Her cold little hands touch down on my shoulder. I shiver and cringe and groan. Slowly, she pulls me up so I'm sitting. I keep my head hanging, my hair serving as a protective curtain between us. I'm suddenly pretty glad that they didn't let me wear my horns; no matter how awesome they look, they aren't protective. Maybe I'll wear it down more often, just in case.

Raven doesn't say a thing. Slowly, painfully slowly, she pulls me into a hug. I can see her arms around my waist in the dim light from the parking lot, and I can feel her head on my shoulder. I curl up there, and then my mouth opens and I just start talking. Talking and talking, a mile a minute, to the moon and back in a heartbeat. I can't stop it either. That's what really kills me. I can't stop.

"I…I grew up in a house with blue floors, alright? These blue floors…and it was always sounding like police sirens or gunshots or screaming. Or they'd turn and look at me with these awful eyes, just blank, you know? Like they were mask eyes. And when I was six, I walked in and saw Maeve in the bathroom, on the floor, with razors in her hand and blood all over and she wasn't moving. I left her there because it was just too awful and she was just too thin. I mean, you guys say I'm scrawny, but you haven't seen scrawny until you see Maeve…" Just like that. Everything I can remember about that house. "There would be white powder in his moustache, and she'd put the needles between her toes so her arms stayed pretty, or Uncle would get carted off to the psychiatric ICU and he'd escape through the roof. That sort of thing. So then when they took the house away because nobody had any money left and they'd found the drugs in the floorboards, I ran away, and…and they didn't even follow me. They just really, really didn't care."

Raven doesn't say a thing the whole time. In fact, the most she does is take my hand in both of hers and hold it very carefully, like it was a glass egg, or a crown jewel. Like I was just a fragile person. I guess, at the time, I kind of was too.

I keep blabbering about that house with the blue floors, and she keeps listening.
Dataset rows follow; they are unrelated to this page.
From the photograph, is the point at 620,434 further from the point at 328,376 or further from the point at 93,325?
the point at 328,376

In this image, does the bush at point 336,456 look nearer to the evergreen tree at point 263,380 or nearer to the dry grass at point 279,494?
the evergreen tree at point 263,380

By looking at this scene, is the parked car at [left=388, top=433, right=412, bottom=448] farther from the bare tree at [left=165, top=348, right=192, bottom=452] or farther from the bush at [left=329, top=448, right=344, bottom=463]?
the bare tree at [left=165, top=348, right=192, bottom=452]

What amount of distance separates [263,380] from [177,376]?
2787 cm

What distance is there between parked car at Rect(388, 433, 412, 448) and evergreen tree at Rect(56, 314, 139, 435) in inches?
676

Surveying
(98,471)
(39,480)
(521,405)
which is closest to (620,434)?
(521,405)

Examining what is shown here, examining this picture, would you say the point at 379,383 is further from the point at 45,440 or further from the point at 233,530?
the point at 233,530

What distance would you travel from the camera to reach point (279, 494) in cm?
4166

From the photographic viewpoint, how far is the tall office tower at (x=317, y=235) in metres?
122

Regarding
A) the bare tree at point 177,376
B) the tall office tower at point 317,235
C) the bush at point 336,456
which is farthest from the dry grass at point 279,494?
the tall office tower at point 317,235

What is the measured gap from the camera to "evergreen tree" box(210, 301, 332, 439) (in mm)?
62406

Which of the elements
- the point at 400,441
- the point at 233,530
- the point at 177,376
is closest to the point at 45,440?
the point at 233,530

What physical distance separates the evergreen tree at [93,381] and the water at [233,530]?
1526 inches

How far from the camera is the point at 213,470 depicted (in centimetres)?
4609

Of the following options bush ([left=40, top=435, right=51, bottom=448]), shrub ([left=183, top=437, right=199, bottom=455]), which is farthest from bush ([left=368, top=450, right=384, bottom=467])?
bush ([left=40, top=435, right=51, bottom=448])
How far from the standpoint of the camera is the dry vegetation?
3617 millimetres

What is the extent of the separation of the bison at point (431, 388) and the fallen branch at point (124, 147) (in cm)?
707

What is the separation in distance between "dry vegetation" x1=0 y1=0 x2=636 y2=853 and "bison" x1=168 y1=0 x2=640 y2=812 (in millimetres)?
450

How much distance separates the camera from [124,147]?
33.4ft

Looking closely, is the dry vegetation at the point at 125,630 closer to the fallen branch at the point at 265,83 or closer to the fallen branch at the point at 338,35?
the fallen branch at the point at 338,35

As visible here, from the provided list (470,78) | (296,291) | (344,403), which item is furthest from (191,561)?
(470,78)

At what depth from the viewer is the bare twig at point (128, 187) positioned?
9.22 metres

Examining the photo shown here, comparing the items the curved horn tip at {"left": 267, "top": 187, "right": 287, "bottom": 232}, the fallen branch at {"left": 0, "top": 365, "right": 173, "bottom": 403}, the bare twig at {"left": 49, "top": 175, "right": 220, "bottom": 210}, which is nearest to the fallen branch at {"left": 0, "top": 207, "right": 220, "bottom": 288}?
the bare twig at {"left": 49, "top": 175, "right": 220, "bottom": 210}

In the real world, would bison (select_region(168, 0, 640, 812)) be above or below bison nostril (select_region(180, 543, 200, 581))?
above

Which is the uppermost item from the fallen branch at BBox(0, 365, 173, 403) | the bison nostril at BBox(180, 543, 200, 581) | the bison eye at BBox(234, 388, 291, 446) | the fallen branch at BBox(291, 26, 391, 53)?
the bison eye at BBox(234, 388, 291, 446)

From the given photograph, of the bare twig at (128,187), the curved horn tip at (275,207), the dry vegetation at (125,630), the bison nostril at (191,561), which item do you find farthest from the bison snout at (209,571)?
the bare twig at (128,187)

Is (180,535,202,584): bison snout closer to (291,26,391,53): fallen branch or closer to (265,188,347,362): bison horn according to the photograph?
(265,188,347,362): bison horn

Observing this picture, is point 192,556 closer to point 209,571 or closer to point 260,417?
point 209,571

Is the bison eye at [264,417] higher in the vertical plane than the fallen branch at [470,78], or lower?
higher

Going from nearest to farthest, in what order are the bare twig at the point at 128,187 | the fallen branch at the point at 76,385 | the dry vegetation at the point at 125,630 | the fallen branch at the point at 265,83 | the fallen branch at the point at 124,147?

After a while, I talk my throat dry, but I keep at it, telling her about my early escapades in a raspy, thin voice. And then I start falling asleep. Once that happens…well, I'll be honest; that's when things got funky.

So it kind of went like this: I'd be yapping along about the foul closets or why you never went in Mauricio's room on Wednesday, and then I'd just doze off because I was so tired. I kept talking, though, even when I was asleep. Not really asleep, actually, more of I have my eyes closed and I couldn't move my body, but I could still hear my pitiful voice and I could still feel Raven there around me. The next time I'd open my eyes, I would never be sure if I was really awake or just dreaming. Or sometimes, with my eyes shut, I'd start seeing these things in my heads, like this huge clownfish twisting around with all the colors changing. It just twisted and twisted, and suddenly it wasn't a clownfish anymore. Then Raven would say something, right up close to my ear, and the clownfish would leave and I'd open my eyes, only to find the clownfish twisting on the ceiling, or in her eyes.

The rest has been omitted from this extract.